There is a variety of mortgage products offered in Canada – probably more than we will every know or need to know. In most cases, we rely on mortgage professionals to advise us about the mortgage type that we should select. Nevertheless, you should be familiar with at least the most common types of mortgages offered in the industy before choosing the one that best suits our needs. Let’s take a look at some of them.
A fixed-rate mortgage is the type of a mortgage whose interest rate is fixed for a particular period of time. When we talk about a 5-year or a 3-year fixed mortgage, we are usually talking about a fixed mortgage. Choosing a fixed-rate mortgage guarantees you a specific rate for a specific period of time.
A fixed-rate mortgage is usually a closed mortgage, meaning that it cannot be paid out in full prior to the maturity, without incurring a penalty. With this type of a mortgage you are usually allowed to make a pre-payment against the mortgage principal, which could be anywhere between 10% and 25% of the original principal amount. You are also allowed to increase your regular payment, in some cases as much as 100% of the original payment amount. For example, if you had a $200,000 mortgage with $1,200 monthly payments and a 15% pre-payment option, you would be able to put additional $30,000 against your principal annually and increase your payment up to $2,400, without penalty.
A variable-rate mortgage is the type of a mortgage whose interest rate fluctuates with the Canadian Prime Rate. The Prime is a floating interest rate set up by the Bank of Canada, which is used to control the economic activity in the country. In other words, if the Bank of Canada feels that the inflation is on the rise, it would increase the Prime to control the inflation. If the Bank of Canada feels that the economy might be going into recession, it would decrease the Prime to induce additional spending and in such way boost the growth of the economy. Having a variable-rate mortgage means that your mortgage rate is going to change every time the Prime changes.
Variable-rate mortgages could be either closed or open. Closed variable-rate mortgages are subject to similar policies in terms of pre-payment and payment increase options as with closed fixed-rate mortgages. When it comes to variable-rate open mortgages, you have the ability to pay out your mortgage in full without penalty.
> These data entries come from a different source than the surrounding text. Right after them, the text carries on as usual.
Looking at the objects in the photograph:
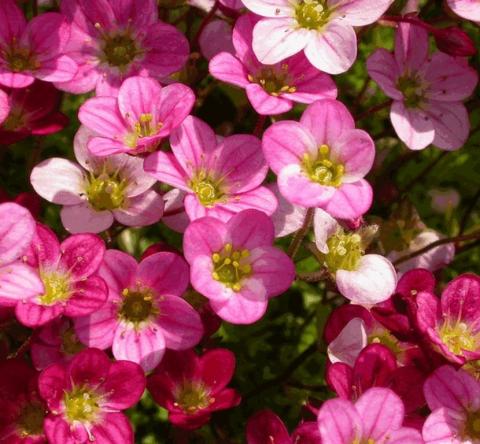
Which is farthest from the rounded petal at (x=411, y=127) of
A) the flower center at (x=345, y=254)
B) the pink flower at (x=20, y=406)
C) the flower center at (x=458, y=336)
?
the pink flower at (x=20, y=406)

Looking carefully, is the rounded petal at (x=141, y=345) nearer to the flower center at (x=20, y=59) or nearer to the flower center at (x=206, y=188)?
the flower center at (x=206, y=188)

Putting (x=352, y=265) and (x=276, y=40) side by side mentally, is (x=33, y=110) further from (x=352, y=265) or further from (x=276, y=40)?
(x=352, y=265)

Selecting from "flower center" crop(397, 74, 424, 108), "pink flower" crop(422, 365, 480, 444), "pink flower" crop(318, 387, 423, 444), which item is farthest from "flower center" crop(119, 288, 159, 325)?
"flower center" crop(397, 74, 424, 108)

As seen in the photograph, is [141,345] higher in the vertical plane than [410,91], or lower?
lower

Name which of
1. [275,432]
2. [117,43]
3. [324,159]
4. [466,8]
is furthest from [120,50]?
[275,432]

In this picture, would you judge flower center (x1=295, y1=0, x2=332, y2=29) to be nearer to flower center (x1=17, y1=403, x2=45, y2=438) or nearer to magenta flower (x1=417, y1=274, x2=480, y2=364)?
magenta flower (x1=417, y1=274, x2=480, y2=364)
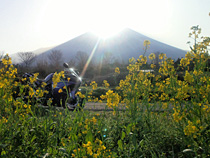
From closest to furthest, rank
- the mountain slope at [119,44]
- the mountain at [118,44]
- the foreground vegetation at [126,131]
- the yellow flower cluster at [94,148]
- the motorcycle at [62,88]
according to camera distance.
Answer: the yellow flower cluster at [94,148] < the foreground vegetation at [126,131] < the motorcycle at [62,88] < the mountain slope at [119,44] < the mountain at [118,44]

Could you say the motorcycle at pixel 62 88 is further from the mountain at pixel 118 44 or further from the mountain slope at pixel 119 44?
the mountain at pixel 118 44

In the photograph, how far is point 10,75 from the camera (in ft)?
9.10

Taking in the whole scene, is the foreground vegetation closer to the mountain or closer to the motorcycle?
the motorcycle

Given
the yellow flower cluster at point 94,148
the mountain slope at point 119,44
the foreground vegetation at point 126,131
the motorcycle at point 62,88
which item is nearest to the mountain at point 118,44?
the mountain slope at point 119,44

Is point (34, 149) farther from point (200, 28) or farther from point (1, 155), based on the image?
point (200, 28)

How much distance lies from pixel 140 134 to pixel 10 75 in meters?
2.07

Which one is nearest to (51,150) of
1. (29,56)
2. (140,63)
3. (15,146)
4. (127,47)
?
(15,146)

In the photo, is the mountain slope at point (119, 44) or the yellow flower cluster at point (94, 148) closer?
the yellow flower cluster at point (94, 148)

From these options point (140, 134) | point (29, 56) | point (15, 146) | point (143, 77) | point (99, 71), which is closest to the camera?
point (15, 146)

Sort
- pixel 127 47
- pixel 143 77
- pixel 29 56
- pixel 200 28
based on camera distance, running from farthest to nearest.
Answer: pixel 127 47 < pixel 29 56 < pixel 143 77 < pixel 200 28

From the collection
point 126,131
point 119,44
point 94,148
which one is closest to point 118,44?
point 119,44

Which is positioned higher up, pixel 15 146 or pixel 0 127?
pixel 0 127

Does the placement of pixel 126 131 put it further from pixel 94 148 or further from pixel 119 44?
pixel 119 44

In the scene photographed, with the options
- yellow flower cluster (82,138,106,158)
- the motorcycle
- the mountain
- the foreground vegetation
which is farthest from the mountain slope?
yellow flower cluster (82,138,106,158)
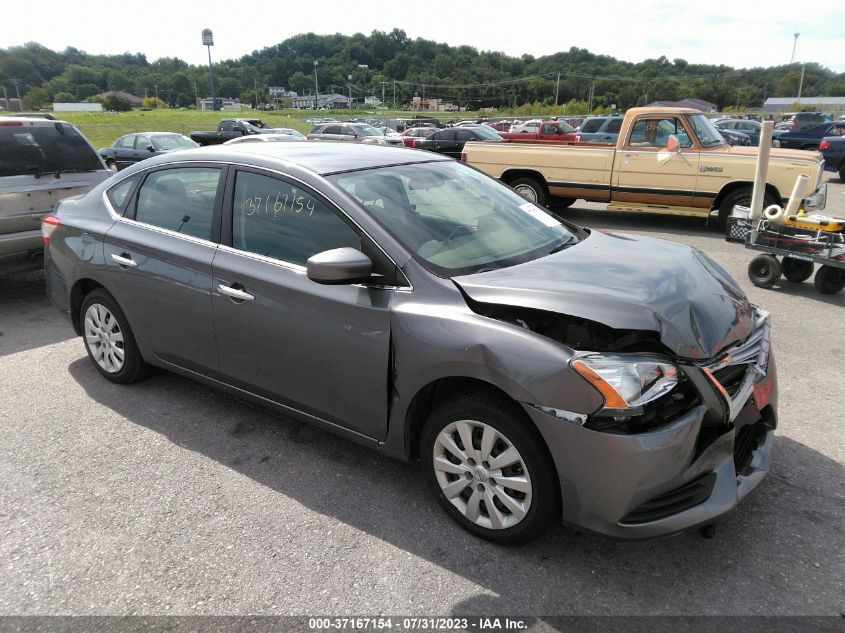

This additional benefit is usually subject to additional premium on your rate, as variable-rate open mortgage rates are typically higher than variable-rate closed ones.
Variable-rate mortgages are usually convertible, meaning that they could be switched to a fixed rate at any time, without additional cost to you. If you are a client who feels that the fixed rates will go down over the next few months, you could chose a variable mortgage and then switch to a lower fixed rate when the fixed rates decrease.
Home Equity Line of Credit (HELOC)
The HELOC is probably the most sophisticated mortgage product offered in the industry at the present time. The HELOC is really a Line of Credit secured by your home. The rate on this product is usually equivalent to the Prime and in that sense changes every time the Prime changes. The minimum payment on a HELOC is typically equivalent to interest only, and the whole balance can be pre-paid at any time without penalty.
One of the biggest advantages of the HELOC is the option of locking some or the whole borrowed balance into a fixed or a variable rate. For example, if you obtain a HELOC equivalent to $200,000, you can select to lock $100,000 into a fixed rate for a specific period of time and leave the remaining $100,000 floating with the Prime. This will guarantee you a fixed rate on one part of your mortgage and the availability of pre-paying the remaining portion at any time, without penalty. It is important to know, however, that the locked-in portion is subject to standard pre-payment policies, as it is the case with all closed mortgages.
Another major advantage of a HELOC is the ability to borrow back from your line of credit, the limit of which always remains the same. The amount that you pay back against your principal automatically becomes available to you. Once you have paid, let’s say, $50,000 of your principal, you have the option of borrowing back those funds and use them for anything you like.
Although there is a variety of mortgage products offered by Canadian lenders, the above types constitute the major portion of all mortgages offered. My advice to you is to ask your bank or your mortgage broker about different types and features of mortgages before choosing the one that suits your needs the most.